Instead, Mulroney was re-elected
with a mandate for free trade with Washington, and Tory went back to work
at his father's law firm.
He was about to face the darkest
period of his life.
The hard times began in June 1991,
when wife Barbara, who'd just accepted a VP position in the finance sector,
came home from a U.S. conference experiencing tingling in her extremities.
It worsened over a week until she was in hospital and, in a short period,
in grave condition. The couple thought about bringing their two oldest
children home from summer camp to, as she put it, "say goodbye to their
mother."
The doctors couldn't find the cause
of her paralysis and, in the period before the auto-immune problem Guillain-Barré
Syndrome was diagnosed, she was started on chemotherapy for what doctors
feared was a spinal lymphoma.
"John was keeping everything going,
but I could see the fear in his eyes," Hackett said.
"He was very scared, but he was there
for me, 100 per cent. That's the type of guy he is — he was just being
John."
Hackett, who owns a residential construction
and design business, said the experience changed both their lives, putting
the focus even more squarely on family and health. Next Saturday, the couple
who have four children — John, 26, Christopher, 24, Susan, 21, and George,
17 — will celebrate their 28th wedding anniversary.
It took Barbara Hackett six months
to be really back on her feet in 1991, in time for her husband's other
darkest moment.
In the early '90s, Mulroney asked
Tory to be his campaign chair for the next election. When Mulroney resigned
and Kim Campbell took over as PM in 1993, Tory stayed to co-chair what
would be the most disastrous campaign in Canadian history, one in which
the Tories were reduced to two seats.
'John was keeping everything
going,
but I could see
the fear in his eyes'
Barbara Hackett
Media strategist Peter Donolo, director
of communications for prime minister Jean Chrétien, is still angry
about the Conservative campaign's decision to air an ad that appeared to
mock Chrétien's Bell's Palsy facial paralysis. Tory has maintained
that, while he didn't see the ad, it was approved by a focus group. And
he has always said that he didn't see anything wrong with the ad.

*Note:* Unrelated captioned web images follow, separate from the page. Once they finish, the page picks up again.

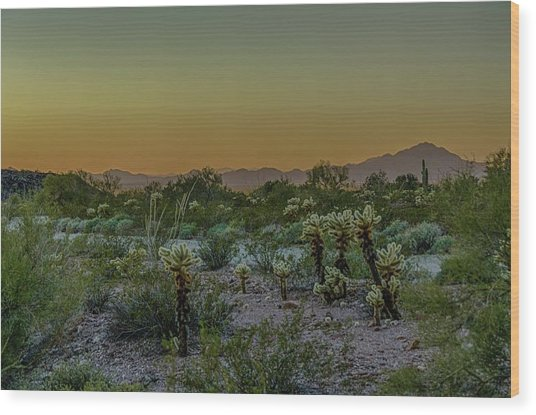 Cholla Desert Sunset Wood Print
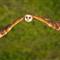 DGB_7717r_Barn Owl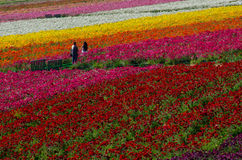 Couple in Flower Fields Stock Photos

Donolo, however, remembers Tory on
television during that campaign, holding up a cover of Maclean's with a
Chrétien photo and saying something like, "He looks worse here than
he does in our ad." The whole election campaign was a mess.
"The worst," said Tory last week,
"the worst."
Tory's evolution into a genial,
comfortable campaigner didn't come until the mayoral race. He was 50 then,
middle-aged, and had never campaigned or had to give six speeches a day
on the rubber-chicken election circuit.
"What I found difficult when I was
running for mayor was walking up to a group of strangers and saying, `Hello,
I'm John Tory,' while they were all talking to each other. I thought the
reaction might be," and he laughs, "`That's nice. Who cares?' So, I was
reluctant to do it.
"And then I realized if I was going
to run for mayor of this huge city and spend 10 months out meeting people,
I couldn't just wait around for them — especially when they had no idea
who I was — to put their hands out and introduce themselves to me. So,
I started to do it. My fear hadn't been about doing it but that people
would find me intrusive, interrupting their private space.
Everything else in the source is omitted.